- [Set exercise] Reproduce the material in full, unchanged.

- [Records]
-------

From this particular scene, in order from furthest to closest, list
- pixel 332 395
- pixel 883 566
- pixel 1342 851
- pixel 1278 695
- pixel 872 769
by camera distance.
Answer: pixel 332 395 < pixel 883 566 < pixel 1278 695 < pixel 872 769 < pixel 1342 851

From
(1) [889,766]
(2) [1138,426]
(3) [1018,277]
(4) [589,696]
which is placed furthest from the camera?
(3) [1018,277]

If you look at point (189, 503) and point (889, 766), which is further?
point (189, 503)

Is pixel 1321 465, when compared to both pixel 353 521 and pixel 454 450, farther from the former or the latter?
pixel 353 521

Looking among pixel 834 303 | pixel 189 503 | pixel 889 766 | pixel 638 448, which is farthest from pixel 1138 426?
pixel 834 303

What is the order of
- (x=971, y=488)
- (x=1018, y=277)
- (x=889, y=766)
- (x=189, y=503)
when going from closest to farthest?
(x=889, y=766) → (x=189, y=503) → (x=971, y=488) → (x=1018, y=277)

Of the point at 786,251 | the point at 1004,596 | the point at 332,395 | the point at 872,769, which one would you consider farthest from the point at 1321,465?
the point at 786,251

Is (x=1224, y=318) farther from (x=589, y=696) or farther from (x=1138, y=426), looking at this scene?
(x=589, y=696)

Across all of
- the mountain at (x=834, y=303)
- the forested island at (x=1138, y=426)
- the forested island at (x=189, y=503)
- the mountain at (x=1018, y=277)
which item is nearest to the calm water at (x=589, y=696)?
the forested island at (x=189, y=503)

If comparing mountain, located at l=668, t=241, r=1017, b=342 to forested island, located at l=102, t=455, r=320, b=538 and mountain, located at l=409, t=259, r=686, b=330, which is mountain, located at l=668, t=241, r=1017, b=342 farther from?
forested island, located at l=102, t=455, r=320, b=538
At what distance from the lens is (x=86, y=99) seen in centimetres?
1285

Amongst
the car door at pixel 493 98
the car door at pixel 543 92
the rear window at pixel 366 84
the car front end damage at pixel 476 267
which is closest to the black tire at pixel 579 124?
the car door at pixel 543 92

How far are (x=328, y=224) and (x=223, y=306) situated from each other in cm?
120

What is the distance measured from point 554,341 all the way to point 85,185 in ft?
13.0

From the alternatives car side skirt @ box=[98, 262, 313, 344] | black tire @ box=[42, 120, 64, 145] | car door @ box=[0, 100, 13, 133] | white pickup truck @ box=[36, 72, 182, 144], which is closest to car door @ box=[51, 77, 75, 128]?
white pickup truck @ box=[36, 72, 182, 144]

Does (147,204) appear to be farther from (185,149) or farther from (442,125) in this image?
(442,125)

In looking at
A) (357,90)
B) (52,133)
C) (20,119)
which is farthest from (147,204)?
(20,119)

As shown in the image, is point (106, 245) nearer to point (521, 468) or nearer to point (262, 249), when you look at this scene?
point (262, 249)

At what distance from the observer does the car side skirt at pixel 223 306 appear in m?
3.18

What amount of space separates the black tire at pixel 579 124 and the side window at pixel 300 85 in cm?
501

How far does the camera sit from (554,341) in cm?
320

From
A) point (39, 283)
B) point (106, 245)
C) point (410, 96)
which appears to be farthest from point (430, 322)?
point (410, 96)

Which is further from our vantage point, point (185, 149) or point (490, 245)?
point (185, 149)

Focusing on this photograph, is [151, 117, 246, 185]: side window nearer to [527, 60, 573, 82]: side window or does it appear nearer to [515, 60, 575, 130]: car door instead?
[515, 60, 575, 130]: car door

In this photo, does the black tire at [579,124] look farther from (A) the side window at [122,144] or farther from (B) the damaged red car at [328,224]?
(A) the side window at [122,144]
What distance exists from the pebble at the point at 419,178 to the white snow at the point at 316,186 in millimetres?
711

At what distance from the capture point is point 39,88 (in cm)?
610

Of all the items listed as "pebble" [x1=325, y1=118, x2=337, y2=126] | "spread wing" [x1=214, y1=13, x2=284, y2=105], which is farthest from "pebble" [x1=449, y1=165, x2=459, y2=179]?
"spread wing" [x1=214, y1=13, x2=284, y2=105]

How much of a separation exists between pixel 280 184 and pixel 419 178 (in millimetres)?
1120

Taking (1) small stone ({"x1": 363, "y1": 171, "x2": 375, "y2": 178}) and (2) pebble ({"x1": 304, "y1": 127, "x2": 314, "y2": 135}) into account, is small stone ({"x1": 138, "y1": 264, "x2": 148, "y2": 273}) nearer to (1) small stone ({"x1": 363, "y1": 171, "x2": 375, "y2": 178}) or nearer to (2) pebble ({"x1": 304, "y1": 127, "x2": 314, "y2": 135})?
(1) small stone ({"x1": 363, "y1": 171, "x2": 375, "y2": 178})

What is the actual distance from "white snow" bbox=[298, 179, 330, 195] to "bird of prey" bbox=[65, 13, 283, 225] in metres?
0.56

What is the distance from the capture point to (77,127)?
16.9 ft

-------

- [Task response]
From this particular scene, in order from furthest to closest, list
- pixel 332 395
- pixel 883 566
- pixel 1342 851
- pixel 1278 695
- pixel 872 769
by camera distance.
Answer: pixel 332 395 < pixel 883 566 < pixel 1278 695 < pixel 872 769 < pixel 1342 851

From
(1) [889,766]
(2) [1138,426]
(3) [1018,277]
(4) [589,696]
which is placed furthest from the camera?
(3) [1018,277]

If you look at point (189, 503) and point (889, 766), which is further?
point (189, 503)

Is pixel 1321 465, when compared to both pixel 353 521 and pixel 454 450, farther from the former or the latter?
pixel 353 521

Looking among pixel 834 303 | pixel 189 503 | pixel 889 766 | pixel 638 448, which is farthest from pixel 1138 426?
pixel 834 303

What is the order of
- (x=971, y=488)
- (x=1018, y=277)
- (x=889, y=766)
- (x=189, y=503)
when going from closest to farthest?
(x=889, y=766) → (x=189, y=503) → (x=971, y=488) → (x=1018, y=277)

Of the point at 786,251 | the point at 1004,596 | the point at 332,395 | the point at 872,769, which one would you consider farthest from the point at 1321,465?
the point at 786,251

Is (x=1224, y=318) farther from (x=589, y=696) or farther from (x=1138, y=426), looking at this scene?
(x=589, y=696)

Across all of
- the mountain at (x=834, y=303)
- the forested island at (x=1138, y=426)
- the forested island at (x=189, y=503)
- the mountain at (x=1018, y=277)
which item is nearest to the calm water at (x=589, y=696)?
the forested island at (x=189, y=503)

If comparing mountain, located at l=668, t=241, r=1017, b=342 to forested island, located at l=102, t=455, r=320, b=538 and mountain, located at l=409, t=259, r=686, b=330, which is mountain, located at l=668, t=241, r=1017, b=342 farther from?
forested island, located at l=102, t=455, r=320, b=538
At what distance from the lens is (x=86, y=99) seen in centimetres?
1285

Amongst
the car door at pixel 493 98
the car door at pixel 543 92
the rear window at pixel 366 84
the car front end damage at pixel 476 267
which is closest to the black tire at pixel 579 124?
the car door at pixel 543 92

How far are (x=328, y=224) and (x=223, y=306) situated from each other in cm?
120

What is the distance measured from point 554,341 all the way to point 85,185 in ft?
13.0

From the alternatives car side skirt @ box=[98, 262, 313, 344] | black tire @ box=[42, 120, 64, 145] | car door @ box=[0, 100, 13, 133] | white pickup truck @ box=[36, 72, 182, 144], which is closest to car door @ box=[51, 77, 75, 128]?
white pickup truck @ box=[36, 72, 182, 144]

Does (147,204) appear to be farther from (185,149) or farther from (442,125) in this image?
(442,125)

In looking at
A) (357,90)
B) (52,133)
C) (20,119)
which is farthest from (147,204)?
(20,119)

As shown in the image, is point (106, 245) nearer to point (521, 468) or nearer to point (262, 249), when you look at this scene?
point (262, 249)

At what distance from the observer does the car side skirt at pixel 223 306 appear in m?
3.18

What amount of space separates the black tire at pixel 579 124 and the side window at pixel 300 85 in cm?
501

How far does the camera sit from (554,341) in cm?
320

From
A) point (39, 283)
B) point (106, 245)
C) point (410, 96)
which appears to be farthest from point (430, 322)?
point (410, 96)

Which is further from our vantage point, point (185, 149) or point (490, 245)?
point (185, 149)

Focusing on this photograph, is [151, 117, 246, 185]: side window nearer to [527, 60, 573, 82]: side window or does it appear nearer to [515, 60, 575, 130]: car door instead?
[515, 60, 575, 130]: car door

In this photo, does the black tire at [579,124] look farther from (A) the side window at [122,144] or farther from (B) the damaged red car at [328,224]?
(A) the side window at [122,144]
What distance exists from the pebble at the point at 419,178 to the white snow at the point at 316,186 in millimetres?
711

At what distance from the capture point is point 39,88 (in cm)?
610

Of all the items listed as "pebble" [x1=325, y1=118, x2=337, y2=126] | "spread wing" [x1=214, y1=13, x2=284, y2=105], which is farthest from "pebble" [x1=449, y1=165, x2=459, y2=179]?
"spread wing" [x1=214, y1=13, x2=284, y2=105]

How much of a separation exists between pixel 280 184 and pixel 419 178 (in millimetres)?
1120

Taking (1) small stone ({"x1": 363, "y1": 171, "x2": 375, "y2": 178}) and (2) pebble ({"x1": 304, "y1": 127, "x2": 314, "y2": 135}) into account, is small stone ({"x1": 138, "y1": 264, "x2": 148, "y2": 273}) nearer to (1) small stone ({"x1": 363, "y1": 171, "x2": 375, "y2": 178}) or nearer to (2) pebble ({"x1": 304, "y1": 127, "x2": 314, "y2": 135})?
(1) small stone ({"x1": 363, "y1": 171, "x2": 375, "y2": 178})

What is the actual distance from "white snow" bbox=[298, 179, 330, 195] to "bird of prey" bbox=[65, 13, 283, 225] in metres?
0.56

What is the distance from the capture point to (77,127)?
16.9 ft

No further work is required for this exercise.